También habituales de la zona son Rita y Eduardo, casi sexagenarios, argentinos y que llevan en Barcelona desde 1980 y están naturalizados en España. Residen en el Paseo del Borne, en un edificio que se ha rehabilitado hace tres años. Eduardo, nieto de italianos y gallegos, irá a votar pero duda entre el PSC e Iniciativa per Catalunya: “siempre me ocurre en las elecciones de acá ”, explica mientras enciende un cigarrillo. En cambio, Rita, lo tiene clarísimo: “soy militante del PSC y Montilla es mi candidato”. Militancias y querencias aparte, ambos reconocen que el tripartito “fue un quilombo” .

Los cuñados Ahmed y Omar son paquistaníes, residen y tienen su negocio (una tienda de comestibles) en el vecino Raval, en el Carrer Nou de la Rambla, que comunica ésta con el Paralelo. Para ellos la campaña electoral no las va ni les viene. “ Queremos trabajo y buenos negocios ”, dicen en un balbuciente español. Uno de ellos, a saber cuál, está en situación irregular, el otro tiene los papeles en regla, lo que le permitió, hace menos de un año, coger en traspaso la tienda que regenta. Como muchos de sus compatriotas (son cerca de 7.000 paquistaníes de ambos sexos, en diferentes estadios de documentación los que residen, en este trozo de la ciudad). Aquí se han construido su pequeño mundo, que incluye una pequeña mezquita, muy próxima, por cierto al oratorio que los sikhs (unos 1.500 en Barcelona) a la vuelta de la esquina.

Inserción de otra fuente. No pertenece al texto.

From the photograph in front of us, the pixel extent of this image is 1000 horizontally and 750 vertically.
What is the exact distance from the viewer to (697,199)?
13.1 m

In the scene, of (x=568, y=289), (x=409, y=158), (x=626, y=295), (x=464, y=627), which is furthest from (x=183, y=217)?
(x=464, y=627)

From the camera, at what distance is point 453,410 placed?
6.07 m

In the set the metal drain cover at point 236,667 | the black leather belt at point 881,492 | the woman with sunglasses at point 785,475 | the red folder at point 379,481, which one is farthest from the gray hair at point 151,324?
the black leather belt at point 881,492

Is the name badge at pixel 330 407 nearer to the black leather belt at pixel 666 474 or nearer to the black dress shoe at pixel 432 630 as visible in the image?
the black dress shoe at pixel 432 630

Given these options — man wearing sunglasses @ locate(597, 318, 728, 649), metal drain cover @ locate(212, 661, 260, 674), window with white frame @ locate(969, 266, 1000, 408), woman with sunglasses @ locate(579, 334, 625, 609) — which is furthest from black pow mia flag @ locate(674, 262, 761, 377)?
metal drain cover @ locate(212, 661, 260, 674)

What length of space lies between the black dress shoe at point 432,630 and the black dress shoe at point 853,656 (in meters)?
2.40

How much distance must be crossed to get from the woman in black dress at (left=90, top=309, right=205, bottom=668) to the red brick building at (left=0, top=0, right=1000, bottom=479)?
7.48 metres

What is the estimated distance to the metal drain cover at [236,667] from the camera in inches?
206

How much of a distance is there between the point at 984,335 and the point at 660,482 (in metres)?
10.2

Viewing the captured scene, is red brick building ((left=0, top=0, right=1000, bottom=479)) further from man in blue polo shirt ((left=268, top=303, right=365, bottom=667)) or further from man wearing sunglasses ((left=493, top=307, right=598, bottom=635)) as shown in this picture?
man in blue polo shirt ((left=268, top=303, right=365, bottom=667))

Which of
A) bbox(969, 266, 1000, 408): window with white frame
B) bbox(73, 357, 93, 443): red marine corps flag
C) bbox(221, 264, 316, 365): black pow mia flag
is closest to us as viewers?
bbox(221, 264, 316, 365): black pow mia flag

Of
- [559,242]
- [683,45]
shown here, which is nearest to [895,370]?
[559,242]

Y a cien metros escasos, el flujo y reflujo de la gente que llena las Ramblas. Un sábado más en la gran ciudad. Pasará el Día de Todos los Santos, se conocerán los resultados electorales, quizá haya pactos de unos con otros o de otros con los unos. Unos operarios, cachazudamente –su empresa está en La Estrada, provincia de Pontevedra—van empezando a colgar las luces navideñas, a la espera del pistoletazo de salida –cada año más adelantado—de la gran fiesta del consumo.